▶ Required work: Copy each line of the data beneath in which the word "rigid" appears.

▶ Extracted data:
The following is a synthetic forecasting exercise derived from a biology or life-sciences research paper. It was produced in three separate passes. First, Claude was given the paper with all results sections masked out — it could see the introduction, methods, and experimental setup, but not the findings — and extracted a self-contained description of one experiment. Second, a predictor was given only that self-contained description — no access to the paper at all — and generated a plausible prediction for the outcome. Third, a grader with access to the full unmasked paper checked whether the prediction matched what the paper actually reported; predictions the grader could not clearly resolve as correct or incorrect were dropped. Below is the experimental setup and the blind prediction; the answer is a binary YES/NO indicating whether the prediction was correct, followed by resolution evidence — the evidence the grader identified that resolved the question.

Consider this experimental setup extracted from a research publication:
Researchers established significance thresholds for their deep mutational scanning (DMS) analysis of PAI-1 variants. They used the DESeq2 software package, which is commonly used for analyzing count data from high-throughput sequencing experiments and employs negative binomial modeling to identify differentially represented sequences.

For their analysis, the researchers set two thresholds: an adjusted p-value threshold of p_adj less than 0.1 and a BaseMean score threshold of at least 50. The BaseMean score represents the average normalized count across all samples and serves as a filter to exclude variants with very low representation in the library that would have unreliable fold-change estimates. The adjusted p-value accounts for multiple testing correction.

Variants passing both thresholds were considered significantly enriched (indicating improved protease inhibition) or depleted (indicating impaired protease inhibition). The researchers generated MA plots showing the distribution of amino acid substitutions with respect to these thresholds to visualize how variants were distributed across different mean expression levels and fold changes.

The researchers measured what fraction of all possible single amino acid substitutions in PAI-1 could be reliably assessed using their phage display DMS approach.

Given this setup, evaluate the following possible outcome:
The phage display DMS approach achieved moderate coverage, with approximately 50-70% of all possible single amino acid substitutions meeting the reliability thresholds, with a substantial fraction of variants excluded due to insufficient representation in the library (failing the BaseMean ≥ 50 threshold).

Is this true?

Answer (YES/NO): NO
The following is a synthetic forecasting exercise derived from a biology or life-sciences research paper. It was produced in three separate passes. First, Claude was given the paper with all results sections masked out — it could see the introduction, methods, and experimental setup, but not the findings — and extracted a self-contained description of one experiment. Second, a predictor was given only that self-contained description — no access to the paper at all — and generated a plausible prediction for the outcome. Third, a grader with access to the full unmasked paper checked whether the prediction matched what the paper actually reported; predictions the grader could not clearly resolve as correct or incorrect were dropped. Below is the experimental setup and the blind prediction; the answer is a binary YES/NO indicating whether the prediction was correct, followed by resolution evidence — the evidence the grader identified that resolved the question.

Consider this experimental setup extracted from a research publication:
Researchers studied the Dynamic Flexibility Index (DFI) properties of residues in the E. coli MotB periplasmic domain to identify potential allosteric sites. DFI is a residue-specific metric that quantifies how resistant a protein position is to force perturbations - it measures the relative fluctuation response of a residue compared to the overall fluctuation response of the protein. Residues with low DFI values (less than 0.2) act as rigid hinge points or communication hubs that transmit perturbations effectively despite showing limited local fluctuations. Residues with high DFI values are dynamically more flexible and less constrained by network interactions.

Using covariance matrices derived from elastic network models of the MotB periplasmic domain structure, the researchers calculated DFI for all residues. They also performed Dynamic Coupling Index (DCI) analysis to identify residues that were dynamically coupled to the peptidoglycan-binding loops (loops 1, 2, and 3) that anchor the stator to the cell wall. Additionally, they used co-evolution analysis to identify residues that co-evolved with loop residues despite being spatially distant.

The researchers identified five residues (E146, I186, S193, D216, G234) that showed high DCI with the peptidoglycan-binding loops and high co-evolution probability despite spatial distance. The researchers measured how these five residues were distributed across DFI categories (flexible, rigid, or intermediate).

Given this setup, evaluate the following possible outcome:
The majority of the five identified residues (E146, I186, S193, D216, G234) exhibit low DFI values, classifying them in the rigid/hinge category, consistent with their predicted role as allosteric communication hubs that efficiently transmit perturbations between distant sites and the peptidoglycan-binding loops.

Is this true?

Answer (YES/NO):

▶ Response for this exercise:
Researchers studied the Dynamic Flexibility Index (DFI) properties of residues in the E. coli MotB periplasmic domain to identify potential allosteric sites. DFI is a residue-specific metric that quantifies how resistant a protein position is to force perturbations - it measures the relative fluctuation response of a residue compared to the overall fluctuation response of the protein. Residues with low DFI values (less than 0.2) act as rigid hinge points or communication hubs that transmit perturbations effectively despite showing limited local fluctuations. Residues with high DFI values are dynamically more flexible and less constrained by network interactions.
The researchers identified five residues (E146, I186, S193, D216, G234) that showed high DCI with the peptidoglycan-binding loops and high co-evolution probability despite spatial distance. The researchers measured how these five residues were distributed across DFI categories (flexible, rigid, or intermediate).
The majority of the five identified residues (E146, I186, S193, D216, G234) exhibit low DFI values, classifying them in the rigid/hinge category, consistent with their predicted role as allosteric communication hubs that efficiently transmit perturbations between distant sites and the peptidoglycan-binding loops.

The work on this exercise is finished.